Semantic Chunker

class SemanticChunker

Python class designed to split text into chunks using semantic understanding.

Credit to Greg Kamradt’s notebook: 5 Levels Of Text Splitting.

Parameters:
  • embed_model (BaseEmbedding) – Embedding model used for semantic chunking.

  • buffer_size (int, optional) – Size of the buffer for semantic chunking. Default is 1.

  • breakpoint_threshold_amount (int, optional) – Threshold percentage for detecting breakpoints. Default is 95.

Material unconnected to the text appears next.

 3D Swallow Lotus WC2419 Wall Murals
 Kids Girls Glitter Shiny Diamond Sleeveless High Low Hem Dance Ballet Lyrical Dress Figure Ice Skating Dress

  • device (str, optional) – Device to use for processing. Currently supports “cpu” and “cuda”. Default is cpu.

Example

from pineflow.core.text_chunkers import SemanticChunker
from pineflow.embeddings.huggingface import HuggingFaceEmbedding

embedding = HuggingFaceEmbedding()
text_chunker = SemanticChunker(embed_model=embedding)
from_documents(documents)

Split documents into chunks.

Parameters:

documents (List[Document]) – List of Document objects to split.

Returns:

List of chunked documents objects.

Return type:

List[Document]

from_text(text)

Split text into chunks.

Parameters:

text (str) – Input text to split.

Returns:

List of text chunks.

Return type:

List[str]